### PASSAGE SHOWN

4. Disclose here or in the body of the document the status of
regulatory clearances and conditions to the merger.
5. We note your disclosure stating that the merger is subject to
the
satisfaction or waiver of a number of conditions.  Briefly clarify
which conditions to the merger, if any, may be waived.  Please be
aware that we generally believe that re-solicitation is required
when
companies waive material conditions to a merger, especially the
receipt of an opinion that a merger is not taxable to
stockholders.

Risk Factors, page 22
6. Clarify in the introductory paragraph that you have described
all
material risk that are currently known.
7. In general, descriptions of risks that describe circumstances
that
could apply equally to other businesses that are similarly
situated
are generic risks that should not be included in your risk factor
section.  Please either eliminate these generic risks, or revise
them
to state specific material risks to your company or to the
shareholders of PSEG in this offering.  For example, we note that
the
following risk factors appear to contain generic disclosures:
* Providing reliable service to the combined company`s..., page 28
* The combined company`s generation business may ..., page 30
* The combined company`s generation business will rely on FERC...,
page 31
* The price of the combined company`s common stock..., page 32
* The combined company`s business ..., page 35
* The combined company may make acquisitions..., page 35

Please note these are examples only.  Review your entire risk
factor
section and revise as necessary.
8. The anticipated benefits..., page 22.  As drafted, the risks
you
disclose in this risk factor are those that would arise in almost
any
merger of two utility companies.  Please revise this risk factor
to
better tailor the risk to the specific difficulties you expect to
encounter.  For example, later in your prospectus you disclose
your
concern regarding the number of nuclear facilities you will hold
as a
result of the merger and whether that will create regulatory
difficulties for the combined company.  Also, it appears that your
first bullet point in this risk factor is your next risk factor on
page 23.  Please revise.

9. Because a portion of the combined company`s business will
be...,
page 34.  Please revise this risk to indicate the magnitude of the
risk.  Please disclose the percentage of the combined company`s
business that will be conducted outside the United States.
10. Exelon and PSEG retain contingent liability in connection with
asset sales, page 37.  Please revise this risk factor to indicate
the
magnitude of the risk involved.
11. Please consider whether a material risk exists due to each of
Morgan Stanley`s, JP Morgan`s and Lehman Brothers` position as a
financial advisor and related issuance of a fairness opinion given
that a portion of each investment bank`s fee is contingent upon
completion of the merger.  Also consider whether you should
include a
risk factor since Morgan Stanley has acted as PSEG`s financial
advisor and also has provided financial advice to Exelon in
connection with the sale of the outstanding common stock of ExRes
SHS
Inc.

######
### DATASET

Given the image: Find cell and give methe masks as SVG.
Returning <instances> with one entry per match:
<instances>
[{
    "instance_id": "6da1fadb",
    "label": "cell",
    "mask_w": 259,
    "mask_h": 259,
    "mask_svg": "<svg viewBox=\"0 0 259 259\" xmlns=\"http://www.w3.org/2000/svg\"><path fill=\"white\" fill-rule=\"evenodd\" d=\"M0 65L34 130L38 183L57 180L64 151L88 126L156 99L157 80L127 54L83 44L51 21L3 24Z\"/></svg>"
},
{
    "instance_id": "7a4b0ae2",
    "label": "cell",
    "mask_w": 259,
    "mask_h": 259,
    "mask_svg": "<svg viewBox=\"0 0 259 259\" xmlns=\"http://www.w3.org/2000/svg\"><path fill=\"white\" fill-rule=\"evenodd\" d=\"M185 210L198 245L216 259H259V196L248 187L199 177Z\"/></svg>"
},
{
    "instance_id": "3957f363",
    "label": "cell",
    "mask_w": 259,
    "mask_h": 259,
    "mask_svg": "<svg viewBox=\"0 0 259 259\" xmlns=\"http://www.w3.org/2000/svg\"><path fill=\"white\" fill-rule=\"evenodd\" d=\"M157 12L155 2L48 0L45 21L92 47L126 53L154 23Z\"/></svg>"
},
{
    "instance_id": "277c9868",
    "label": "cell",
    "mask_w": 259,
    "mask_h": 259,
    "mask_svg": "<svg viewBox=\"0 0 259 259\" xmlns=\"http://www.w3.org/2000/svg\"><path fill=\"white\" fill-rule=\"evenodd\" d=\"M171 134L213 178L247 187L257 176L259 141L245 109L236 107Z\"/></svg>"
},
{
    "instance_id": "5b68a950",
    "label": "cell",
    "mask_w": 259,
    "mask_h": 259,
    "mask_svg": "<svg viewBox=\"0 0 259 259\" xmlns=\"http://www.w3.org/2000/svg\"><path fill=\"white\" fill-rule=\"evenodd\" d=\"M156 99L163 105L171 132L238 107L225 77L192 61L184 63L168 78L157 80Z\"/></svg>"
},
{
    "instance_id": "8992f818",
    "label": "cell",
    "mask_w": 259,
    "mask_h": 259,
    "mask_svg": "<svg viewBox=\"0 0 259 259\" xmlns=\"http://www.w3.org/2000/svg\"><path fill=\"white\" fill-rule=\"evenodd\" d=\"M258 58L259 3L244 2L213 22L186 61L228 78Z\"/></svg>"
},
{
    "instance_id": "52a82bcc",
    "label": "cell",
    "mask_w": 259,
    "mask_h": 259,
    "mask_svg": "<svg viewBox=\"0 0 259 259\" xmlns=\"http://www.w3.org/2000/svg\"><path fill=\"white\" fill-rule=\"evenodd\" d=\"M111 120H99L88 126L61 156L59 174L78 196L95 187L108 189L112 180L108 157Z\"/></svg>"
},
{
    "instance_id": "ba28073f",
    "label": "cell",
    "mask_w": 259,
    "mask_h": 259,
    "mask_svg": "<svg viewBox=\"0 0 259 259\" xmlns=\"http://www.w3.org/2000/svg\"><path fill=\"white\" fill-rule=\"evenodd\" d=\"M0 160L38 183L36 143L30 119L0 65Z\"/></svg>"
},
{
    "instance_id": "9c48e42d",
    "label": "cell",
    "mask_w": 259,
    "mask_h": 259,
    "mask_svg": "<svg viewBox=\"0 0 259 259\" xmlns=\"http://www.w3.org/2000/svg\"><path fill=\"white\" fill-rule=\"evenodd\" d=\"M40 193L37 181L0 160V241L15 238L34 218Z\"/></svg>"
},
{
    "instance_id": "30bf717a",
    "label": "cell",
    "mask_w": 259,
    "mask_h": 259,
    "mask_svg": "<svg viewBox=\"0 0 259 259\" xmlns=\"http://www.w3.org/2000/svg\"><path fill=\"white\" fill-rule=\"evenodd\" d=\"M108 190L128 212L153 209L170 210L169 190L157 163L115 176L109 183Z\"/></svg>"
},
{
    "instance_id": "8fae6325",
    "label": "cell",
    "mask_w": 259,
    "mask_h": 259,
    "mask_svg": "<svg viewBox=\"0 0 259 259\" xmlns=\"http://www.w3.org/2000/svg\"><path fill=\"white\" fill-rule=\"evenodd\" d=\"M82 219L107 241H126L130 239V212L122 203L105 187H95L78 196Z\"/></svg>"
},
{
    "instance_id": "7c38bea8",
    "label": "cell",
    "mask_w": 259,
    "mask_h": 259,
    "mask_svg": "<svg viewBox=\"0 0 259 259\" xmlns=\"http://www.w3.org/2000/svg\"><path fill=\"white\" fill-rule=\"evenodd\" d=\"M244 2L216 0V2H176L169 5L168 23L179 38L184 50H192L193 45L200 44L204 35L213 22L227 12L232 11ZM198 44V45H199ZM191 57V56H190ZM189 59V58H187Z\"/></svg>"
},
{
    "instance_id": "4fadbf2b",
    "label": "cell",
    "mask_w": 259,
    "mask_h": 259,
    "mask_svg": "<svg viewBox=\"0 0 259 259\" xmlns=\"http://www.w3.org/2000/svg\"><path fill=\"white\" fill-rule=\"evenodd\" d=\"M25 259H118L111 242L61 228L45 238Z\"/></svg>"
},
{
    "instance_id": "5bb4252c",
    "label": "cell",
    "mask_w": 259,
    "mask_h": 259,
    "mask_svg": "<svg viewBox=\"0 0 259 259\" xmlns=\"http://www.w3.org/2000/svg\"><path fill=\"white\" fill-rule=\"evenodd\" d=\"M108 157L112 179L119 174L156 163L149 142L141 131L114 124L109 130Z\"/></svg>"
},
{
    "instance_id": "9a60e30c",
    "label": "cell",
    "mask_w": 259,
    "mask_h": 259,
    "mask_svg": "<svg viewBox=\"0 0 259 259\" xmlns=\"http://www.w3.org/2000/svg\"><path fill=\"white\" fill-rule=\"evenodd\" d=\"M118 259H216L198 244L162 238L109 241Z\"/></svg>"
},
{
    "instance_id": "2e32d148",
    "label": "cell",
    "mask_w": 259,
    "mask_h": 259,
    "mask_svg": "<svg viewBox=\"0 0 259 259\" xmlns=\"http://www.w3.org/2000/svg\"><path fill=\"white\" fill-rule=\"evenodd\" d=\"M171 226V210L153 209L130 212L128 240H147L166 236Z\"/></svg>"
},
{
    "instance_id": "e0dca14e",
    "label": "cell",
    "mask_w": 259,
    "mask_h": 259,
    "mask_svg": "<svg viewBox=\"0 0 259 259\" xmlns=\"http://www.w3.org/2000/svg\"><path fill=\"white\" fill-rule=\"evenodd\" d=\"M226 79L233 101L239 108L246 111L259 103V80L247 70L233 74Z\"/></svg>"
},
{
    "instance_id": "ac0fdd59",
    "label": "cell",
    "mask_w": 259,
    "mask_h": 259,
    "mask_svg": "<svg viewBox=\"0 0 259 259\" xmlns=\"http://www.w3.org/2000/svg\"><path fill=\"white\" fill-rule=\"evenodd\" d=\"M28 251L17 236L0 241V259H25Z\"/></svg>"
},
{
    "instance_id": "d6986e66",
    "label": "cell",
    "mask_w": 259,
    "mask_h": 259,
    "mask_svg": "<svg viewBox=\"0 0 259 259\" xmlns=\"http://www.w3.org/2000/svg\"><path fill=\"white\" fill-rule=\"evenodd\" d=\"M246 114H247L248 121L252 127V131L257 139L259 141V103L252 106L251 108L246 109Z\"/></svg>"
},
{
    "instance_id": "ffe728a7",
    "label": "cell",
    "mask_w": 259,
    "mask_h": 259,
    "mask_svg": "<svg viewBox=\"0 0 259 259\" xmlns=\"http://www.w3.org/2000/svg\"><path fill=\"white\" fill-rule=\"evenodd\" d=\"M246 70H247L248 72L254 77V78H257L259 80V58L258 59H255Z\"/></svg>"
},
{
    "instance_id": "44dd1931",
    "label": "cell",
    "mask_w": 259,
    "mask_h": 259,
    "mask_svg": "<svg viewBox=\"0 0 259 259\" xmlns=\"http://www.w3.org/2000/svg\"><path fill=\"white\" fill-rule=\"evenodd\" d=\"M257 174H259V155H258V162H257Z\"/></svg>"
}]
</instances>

######

◆ **DIRECTIVE 1**:
According to the merger comments, which investment bank has acted as PSEG's financial advisor and also advised Exelon?
◆ **DIRECTIVE 2**:
Write what comes next in the merger comments, starting after their last sentence.

◆ **EXPECTED ANSWER 1**:
Morgan Stanley.

◆ **EXPECTED ANSWER 2**:
Forward-Looking Statements, page 38
12. We note your statement in which you expand the risk factors
applicable to the combined company and that are present in the
merger
to include the factors identified on pages 38-39.  It is
inappropriate to include other risk factors only in this section.
You should identify all risk factors in the risk factors section.

Background of the Merger, page 52
13. For each key meeting cited here, please ensure that the
disclosure conveys all material persons who participated and all
material matters discussed.  For example, on page 53, you should
identify the outside financial advisors that advised PSEG "for a
brief period of time."  As an example, with respect to the
telephone
conversation between Messrs. Rowe and Ferland on July 19, 2004,
revise to more clearly articulate the nature of those discussions.
Did their conversation only relate to the nuclear operating
contract?
Also, with respect to the July 27, 2004 Exelon board meeting,
discuss
more fully the board`s determination to accept management`s
recommendation to pursue only a possible business combination with
PSEG.  These are only examples.
14. Please disclose why Exelon determined to retain two financial
advisors.  Also, explain how the PSEG board determined to retain
Morgan Stanley even though Morgan Stanley was then acting as
Exelon`s
financial advisor regarding the disposition of Sithe Energies,
Inc.

15. With respect to the November 11, 2004 meeting, disclose the
possible exchange ratios that were considered.  Similarly, discuss
any negotiation process regarding the exchange ratio that may have
taken place on that date or throughout the course of negotiating
the
merger agreement.  Explain clearly how the exchange ratio of 1.225
was determined.  We note the brief reference that Exelon from the
July 16, 2004 description that Exelon proposed a premium of 10-
20%.

Recommendation of Exelon Board; Exelon`s Reasons for the Merger,
page
60
16. Please expand the reasons for the merger to provide specific
information regarding the existing allocation of revenues by
segment
to those resulting from the merger.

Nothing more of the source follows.